**Fragmento de página**:
========

Con los años he ido comprobando que tengo algunos tipos recurrentes de sueños incómodos, de esos que me despiertan. No es que la trama de todos ellos sea la misma. No, los acontecimientos de las historias suelen ser distintos entre sí (será que a mi subconsciente no le gusta repetir pelis ya proyectadas), pero se mantiene una misma estructura. Por eso los agrupo por tipos; por eso digo que sueño recurrentemente los mismos tipos de sueños.

Uno de estos sueños-tipo podría caracterizarse por la presencia agobiante de lo irremediable. El común denominador de todas sus variantes es que ha ocurrido algo (normalmente lo he hecho yo mismo) y ya no se puede volver atrás. Por ejemplo, hace unas noches, en el sueño que me despertó había apretado el disparador de un misil y sabía con absoluta certeza que en brevísimos instantes se produciría una tremenda tragedia.

Ese algo irremediable, lo que sea, muy tonto o infantil las más de las veces, sé que va a ocurrir por mucho que me empeñe en evitarlo. Normalmente, durante el sueño, no llega a suceder el efecto catastrófico pero ya ha sido, ya ha pasado el acto causal. O sea, ya he apretado el botón; aún no ha explotado el misil (incluso tal vez no ha despegado) pero es inevitable que lo haga, ya nada puede impedir la tragedia.

========

**Material proporcionado**:

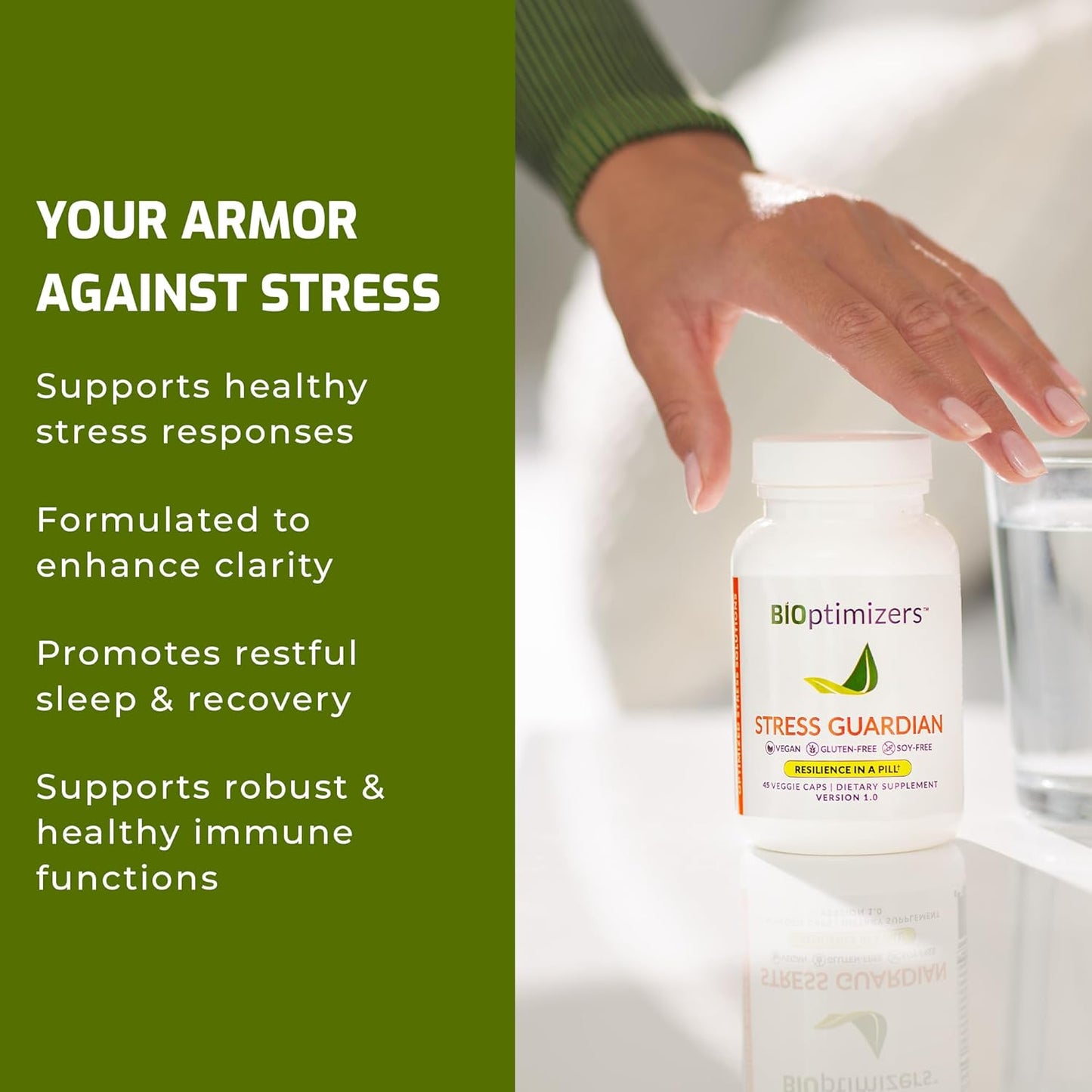 Stress Guardian β Stress Relief Capsule β Rest Support Management - 45 Capsules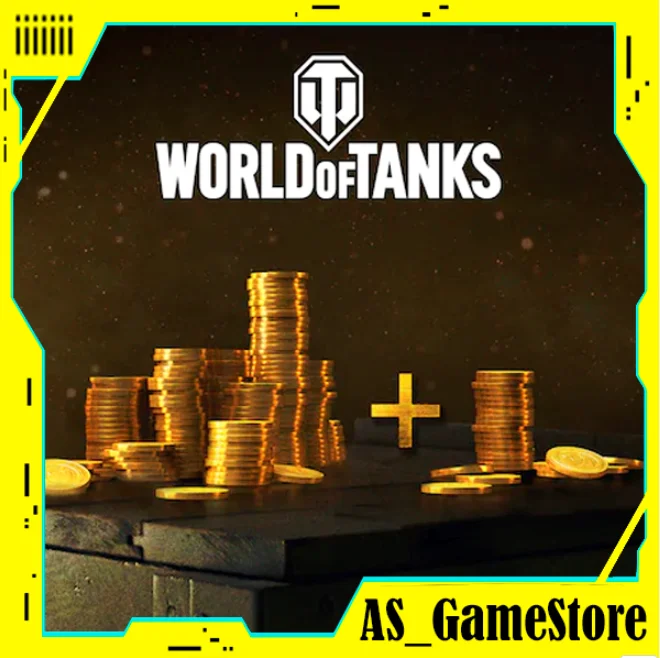 🔵World of Tanks Золото /Танки / ВоТ💲PS4/PS5/ПС Турция
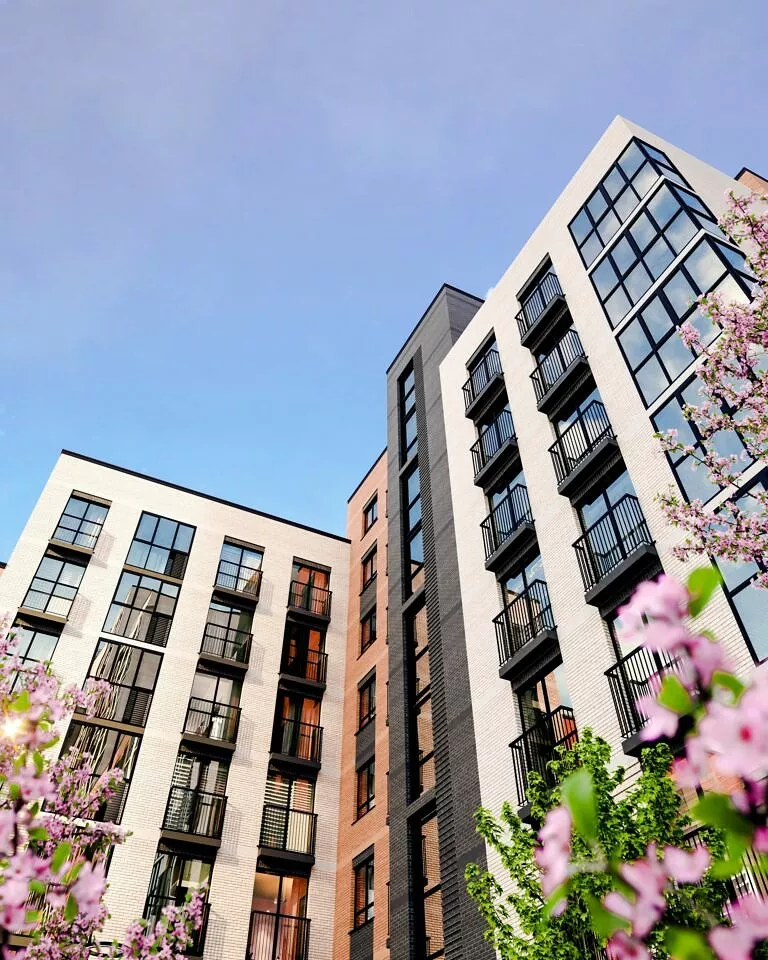 ЖК Расцветай на Красном Новосибирск, визуализация 7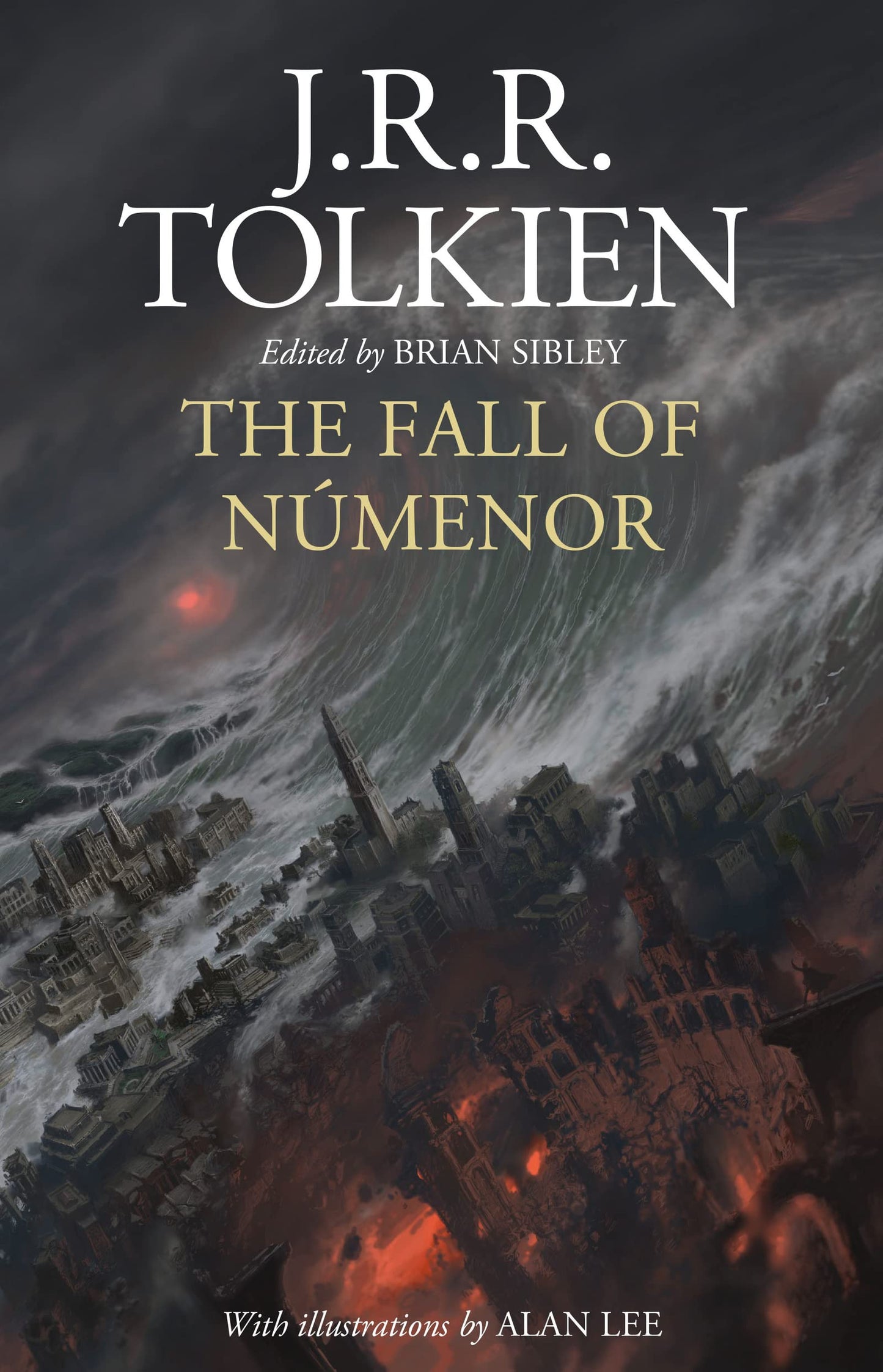 The Fall of Númenor, Hardcover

========

**Tareas por realizar**:
a – En el fragmento sobre los sueños recurrentes, ¿qué se había apretado en el sueño de hace unas noches?
b – Actualiza la parte del fragmento sobre los sueños recurrentes que empieza con las palabras "Uno de estos" y termina con "impedir la tragedia.", cambiando "misil" por "cohete".
Para resolver esto, recurre únicamente al fragmento sobre los sueños recurrentes.

**Respuestas del ejercicio**:
a – El disparador de un misil.

b –
Uno de estos sueños-tipo podría caracterizarse por la presencia agobiante de lo irremediable. El común denominador de todas sus variantes es que ha ocurrido algo (normalmente lo he hecho yo mismo) y ya no se puede volver atrás. Por ejemplo, hace unas noches, en el sueño que me despertó había apretado el disparador de un cohete y sabía con absoluta certeza que en brevísimos instantes se produciría una tremenda tragedia.

Ese algo irremediable, lo que sea, muy tonto o infantil las más de las veces, sé que va a ocurrir por mucho que me empeñe en evitarlo. Normalmente, durante el sueño, no llega a suceder el efecto catastrófico pero ya ha sido, ya ha pasado el acto causal. O sea, ya he apretado el botón; aún no ha explotado el cohete (incluso tal vez no ha despegado) pero es inevitable que lo haga, ya nada puede impedir la tragedia.